To all my friends and peers that have been struggling–with yourselves, with family, with school, work, or even just the thought of getting out of bed every day–this goes out to you. What I’m about to tell you, you’ve probably heard a hundred times already. But please, please listen. Listen in the same way that I’ve been listening to you. Yes, I’ve been hearing you.
I hear you struggling with all the loose ends, wondering how life could possibly work itself out. I hear you struggling because you’ve lost motivation, because you’ve lost sight of who you are, because you feel like a let-down.
I’ve been hearing you, and I don’t like what I’ve been hearing. There’s nothing wrong with how you’ve been feeling, it just sucks that we live in this world in which you feel you’re defined by your struggles. The truth is, no one can be strong and happy and positive at all times–everyone struggles to some extent at one point or another. The difference is in how we choose to live–whether we choose to zero in on our failures or, rather, highlight our achievements.
So please. Please don’t let your failures define you. You are beautiful and brilliant so please don’t be blinded by your minimal inadequacies. Have a little faith.
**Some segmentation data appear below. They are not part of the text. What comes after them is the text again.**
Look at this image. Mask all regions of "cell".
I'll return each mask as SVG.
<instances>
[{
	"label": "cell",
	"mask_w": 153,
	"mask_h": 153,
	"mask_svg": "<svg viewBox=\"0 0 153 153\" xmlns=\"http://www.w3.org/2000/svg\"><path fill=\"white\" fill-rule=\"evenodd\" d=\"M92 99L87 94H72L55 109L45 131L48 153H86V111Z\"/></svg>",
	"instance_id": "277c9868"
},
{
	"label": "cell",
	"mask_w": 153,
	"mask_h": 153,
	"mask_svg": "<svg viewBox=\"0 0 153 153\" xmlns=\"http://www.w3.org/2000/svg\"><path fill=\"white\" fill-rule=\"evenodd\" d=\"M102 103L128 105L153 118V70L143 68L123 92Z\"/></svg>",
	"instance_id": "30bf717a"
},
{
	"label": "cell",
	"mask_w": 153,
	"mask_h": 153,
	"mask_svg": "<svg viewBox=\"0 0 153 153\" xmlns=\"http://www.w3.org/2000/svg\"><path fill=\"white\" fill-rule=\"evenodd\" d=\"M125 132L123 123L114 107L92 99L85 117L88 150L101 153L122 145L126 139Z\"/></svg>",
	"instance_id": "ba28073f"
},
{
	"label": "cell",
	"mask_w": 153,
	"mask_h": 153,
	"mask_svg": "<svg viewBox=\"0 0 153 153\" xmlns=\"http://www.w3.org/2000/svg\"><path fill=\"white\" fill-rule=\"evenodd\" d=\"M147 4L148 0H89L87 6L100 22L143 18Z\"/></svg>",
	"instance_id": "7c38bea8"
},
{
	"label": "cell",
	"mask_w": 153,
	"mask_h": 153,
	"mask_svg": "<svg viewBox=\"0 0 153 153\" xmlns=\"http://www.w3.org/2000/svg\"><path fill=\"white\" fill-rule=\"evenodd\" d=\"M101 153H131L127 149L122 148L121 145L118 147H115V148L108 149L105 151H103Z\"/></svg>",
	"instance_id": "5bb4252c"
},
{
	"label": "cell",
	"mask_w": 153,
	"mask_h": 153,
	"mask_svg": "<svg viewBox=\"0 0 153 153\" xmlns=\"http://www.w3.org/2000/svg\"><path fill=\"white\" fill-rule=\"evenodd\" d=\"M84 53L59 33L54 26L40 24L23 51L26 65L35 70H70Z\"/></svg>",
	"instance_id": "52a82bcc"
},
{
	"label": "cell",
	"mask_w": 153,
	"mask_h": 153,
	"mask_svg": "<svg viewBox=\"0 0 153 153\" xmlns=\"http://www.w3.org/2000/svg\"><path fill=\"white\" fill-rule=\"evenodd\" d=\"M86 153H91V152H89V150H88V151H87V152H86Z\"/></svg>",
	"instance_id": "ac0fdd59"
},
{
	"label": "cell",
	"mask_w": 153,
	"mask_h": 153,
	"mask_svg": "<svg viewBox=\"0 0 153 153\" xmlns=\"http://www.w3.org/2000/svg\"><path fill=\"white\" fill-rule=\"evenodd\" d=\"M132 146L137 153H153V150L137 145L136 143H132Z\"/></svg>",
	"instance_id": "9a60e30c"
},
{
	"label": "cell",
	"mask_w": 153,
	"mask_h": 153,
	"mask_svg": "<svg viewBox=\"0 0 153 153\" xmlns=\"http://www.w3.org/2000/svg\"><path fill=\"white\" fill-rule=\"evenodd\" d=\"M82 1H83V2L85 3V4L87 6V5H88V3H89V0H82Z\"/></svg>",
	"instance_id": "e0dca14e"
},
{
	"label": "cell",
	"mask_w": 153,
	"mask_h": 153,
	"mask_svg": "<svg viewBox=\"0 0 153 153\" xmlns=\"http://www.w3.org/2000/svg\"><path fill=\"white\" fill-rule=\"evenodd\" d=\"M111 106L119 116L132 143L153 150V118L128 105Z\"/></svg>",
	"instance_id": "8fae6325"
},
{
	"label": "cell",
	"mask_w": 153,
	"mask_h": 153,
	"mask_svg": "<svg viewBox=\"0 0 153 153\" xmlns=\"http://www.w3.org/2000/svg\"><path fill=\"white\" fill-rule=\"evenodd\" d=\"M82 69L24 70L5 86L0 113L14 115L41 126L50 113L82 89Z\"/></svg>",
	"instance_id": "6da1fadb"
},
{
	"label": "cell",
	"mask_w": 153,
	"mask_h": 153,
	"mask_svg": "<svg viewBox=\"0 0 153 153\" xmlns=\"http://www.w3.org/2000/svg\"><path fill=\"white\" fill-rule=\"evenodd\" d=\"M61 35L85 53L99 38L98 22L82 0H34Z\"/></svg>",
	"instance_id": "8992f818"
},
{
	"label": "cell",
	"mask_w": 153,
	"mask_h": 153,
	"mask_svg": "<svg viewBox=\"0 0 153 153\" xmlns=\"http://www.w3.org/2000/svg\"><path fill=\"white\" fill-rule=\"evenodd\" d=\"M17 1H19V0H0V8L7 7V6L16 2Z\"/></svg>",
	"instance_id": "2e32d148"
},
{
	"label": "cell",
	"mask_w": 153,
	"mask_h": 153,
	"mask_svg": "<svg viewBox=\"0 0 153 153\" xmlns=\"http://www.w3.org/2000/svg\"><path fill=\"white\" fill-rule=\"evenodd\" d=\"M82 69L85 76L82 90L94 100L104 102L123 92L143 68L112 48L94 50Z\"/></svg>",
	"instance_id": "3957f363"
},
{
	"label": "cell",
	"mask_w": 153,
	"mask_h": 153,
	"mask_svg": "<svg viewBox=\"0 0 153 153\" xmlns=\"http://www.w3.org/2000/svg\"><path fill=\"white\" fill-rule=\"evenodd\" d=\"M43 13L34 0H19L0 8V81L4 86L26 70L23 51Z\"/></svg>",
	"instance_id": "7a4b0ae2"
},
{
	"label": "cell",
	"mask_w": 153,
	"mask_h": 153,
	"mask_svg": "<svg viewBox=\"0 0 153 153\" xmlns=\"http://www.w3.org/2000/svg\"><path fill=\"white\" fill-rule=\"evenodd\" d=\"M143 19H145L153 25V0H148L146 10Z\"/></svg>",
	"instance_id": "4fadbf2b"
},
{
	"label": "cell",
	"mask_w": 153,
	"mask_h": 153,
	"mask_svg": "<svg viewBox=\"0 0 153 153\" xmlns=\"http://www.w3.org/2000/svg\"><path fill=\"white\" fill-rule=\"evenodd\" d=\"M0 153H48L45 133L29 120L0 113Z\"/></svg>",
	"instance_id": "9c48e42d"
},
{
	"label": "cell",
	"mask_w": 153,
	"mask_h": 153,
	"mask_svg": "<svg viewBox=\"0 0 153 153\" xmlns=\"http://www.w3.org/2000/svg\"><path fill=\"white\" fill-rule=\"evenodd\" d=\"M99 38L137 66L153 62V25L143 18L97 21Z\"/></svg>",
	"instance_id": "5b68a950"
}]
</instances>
Believe me when I say I know and understand. I know how hard it is to believe and have faith and stay positive. I know. Now, when I say have faith, I don’t necessarily mean it in a religious context. There is certainly faith that comes with religion, but faith is something of its own as well.
I didn’t grow up with religion, but as a child, I always had faith. I allowed myself to dream big because I believed in something greater–something so great that I couldn’t describe it to you if I tried. I don’t know how I came to believe, I just did. As a result, I wasn’t brought down as easily by derogatory comments. I wasn’t as affected by bad test scores. I was able to move on from the negative and embrace the positive.
And then high school happened. Things started to “matter.” I was thrown into this competitive world of academia, a world in which everything I dedicated my time to would set the course for my future. And I’ll tell you right now, I didn’t start off on the right track. I knew where I wanted to go but I wasn’t setting the stones in the right places. Contrary to the norm, my junior and senior years were, academically, far better than the first two. But spiritually, I had lost sight of my faith, and the effect was huge.
It wasn’t until last year–two quarters into my freshman year of college–that I got back in touch with my faith. I was blessed to have experienced one of those too good to be true moments, which opened my eyes once again to the beauty and the infinite possibilities of life. Since then, I’ve been happier than ever, despite all the stress that comes with college and internships and relationships and all things in between.
So, to all my friends and peers that have been struggling–with yourselves, with family, with school, work, or even just the thought of getting out of bed every day–this goes out to you. I stand with you. I was in your shoes once and honestly, I still struggle sometimes. The journey is ongoing, and while it’s not always easy, it’s so so worth it. Faith is such a beautiful thing and if you give it a chance, it may very well help you out of this hole that you feel you’ve dug yourself into. Even more, it may help you conquer your dreams and passions. It may help you fly.
Have faith in yourself because you have so much potential and you are capable, so if you really work for something, it will work out. Have faith in your worth and in your work so that you will “make it.” Have faith that everything will work out, despite the present difficulties, because there is this thing called destiny–and whether you believe in it or not, give it a chance. All the loose ends will tie themselves up in good time.
Please believe.
I leave you with a quote written in The Little White Bird by J. M. Barrie: “The reason birds can fly and we can’t is simply because they have perfect faith, for to have faith is to have wings.”